Anche Damiano e la Gnecchi, i tecnici del Governo in materia pensionistica, nella loro proposta, hanno questa soluzione. Applicare il prestito per questi però non sembra fattibile, così come non sembra fattibile finanziare la quota 41 con soldi pubblici, per la scarsezza di disponibilità statali.

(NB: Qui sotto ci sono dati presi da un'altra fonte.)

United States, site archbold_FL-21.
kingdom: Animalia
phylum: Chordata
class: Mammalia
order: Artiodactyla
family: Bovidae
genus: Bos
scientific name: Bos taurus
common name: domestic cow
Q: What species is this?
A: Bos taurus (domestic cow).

Il Presidente Damiano è tornato comunque a pressare il Governo sul tema precoci, approfittando della debacle elettorale del PD alle ultime amministrative e dei ripetuti incontri sul tema previdenziale messi in agenda (a luglio dovrebbe essercene un altro). Damiano si è detto d’accordo a fare entrare le banche nel sistema pensionistico, purché si tutelino le fasce deboli, riducendo le penalizzazioni inflitte a queste fasce a causa della rata di prestito. Quindi, calmierare la rata entro l’8% per tutti ed estendere da 3 a 4 anni gli anni di anticipo concessi dall’APE. In parole povere, Damiano cerca di avvicinare quanto più possibile l’APE al suo DDL 857, la sua proposta di riforma depositata nella scorsa legislatura.